По сути, резолюция большевистской фракции ВЦИК была компромиссом между принятой накануне резолюцией большевистского ЦК и прежней позицией Каменева на переговорах Викжеля. Главной уступкой была возможность «разбавления» советского представительства несоветскими фракциями, что все-таки носило принципиальный характер. Второстепенной, но тоже важной – требование для большевиков «половины» вместо «большинства» в правительстве. Однако эти уступки были значительно меньше тех, о которых шла речь на переговорах 28 октября – 1 ноября.
Но помимо содержательных уступок, Каменев пошел на пересмотр прямого постановления Центрального комитета советской фракцией партии, что в большевистской политической традиции не допускалось.
Однако, нарушив решения собственной партии, Каменев и его сторонники получили полную поддержку со стороны левых эсеров. Те расценили решение большевистской фракции, как «большой шаг в сторону соглашения» и проголосовали за нее. В заключение была создана переговорная комиссия в составе Каменева, Зиновьева и Рязанова от большевиков и Карелина и Прошьяна от левых эсеров. Теперь формально большевики и левые эсеры выступали на переговорах вместе и от имени ВЦИК.

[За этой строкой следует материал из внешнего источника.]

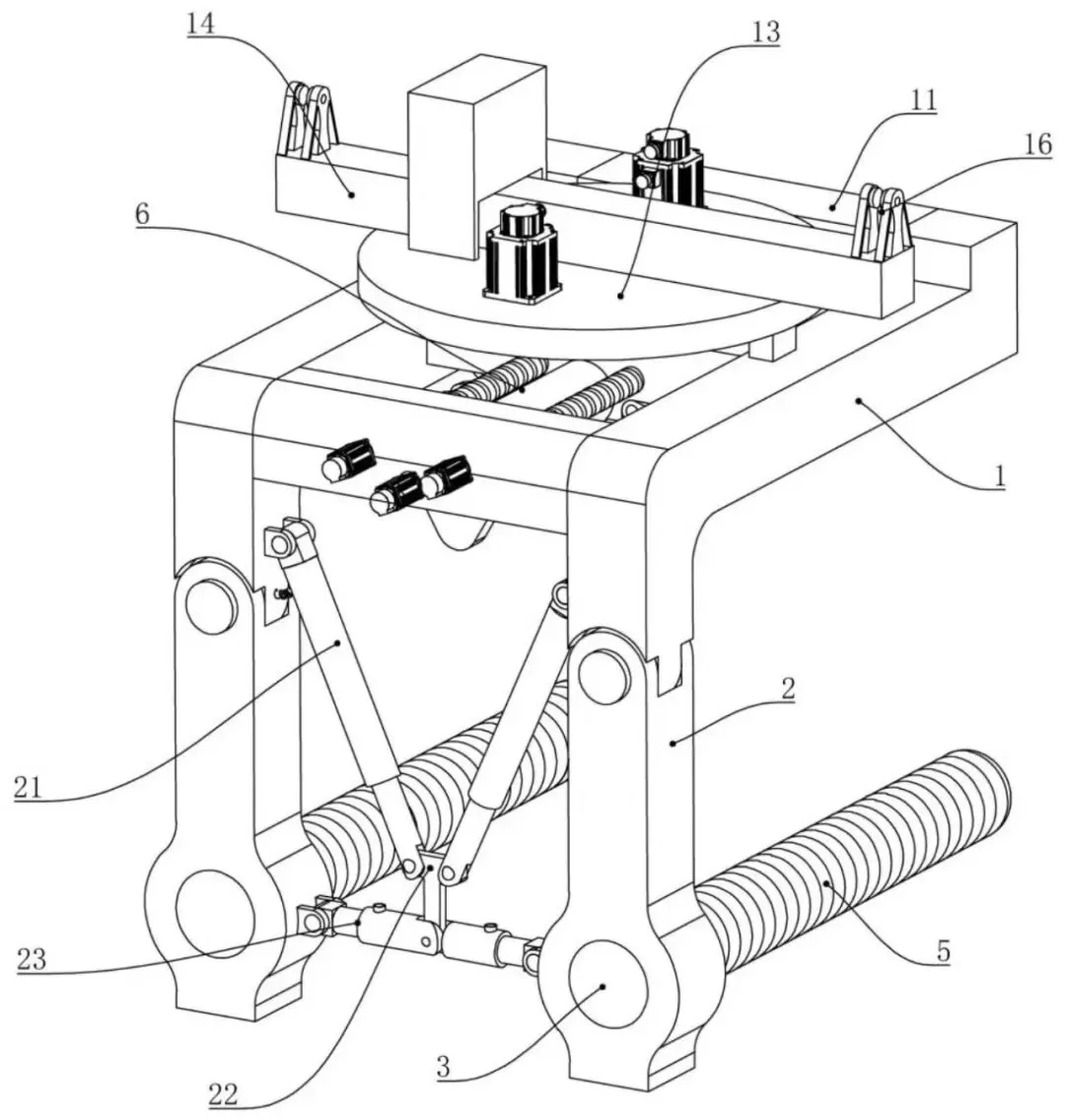 14
13
11
16
6
1
2
21
5
23
3
22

Александр Рабинович считает, что главной причиной гнева Ленина и обострения конфликта в большевистском руководстве стало то, что «ультиматум ЦК от 1 ноября, и недвусмысленная атака Ленина на умеренных большевиков были нацелены на немедленное прекращение переговоров по поводу реформирования правительства, а предложение, представленное Каменевым, предполагало, в первую очередь, их продолжение». Это все же явное упрощение. Сам по себе разрыв переговоров не был для Ленина самоцелью. На этом этапе ультимативным для него было сохранение советского принципа формирования власти, который он считал наиболее демократическим, с одной стороны, и единственным, открывающим путь к реализации большевистской программы, с другой. В этих пределах, считал Ленин, «принципиально мы не возражаем» против заключения соглашения с умеренными. Если бы Каменев добился компромисса с левыми эсерами на такой платформе, он, вероятно, оказался бы для Ленина приемлемым. Но Каменев как раз проявил готовность пожертвовать «герметизмом» советского принципа.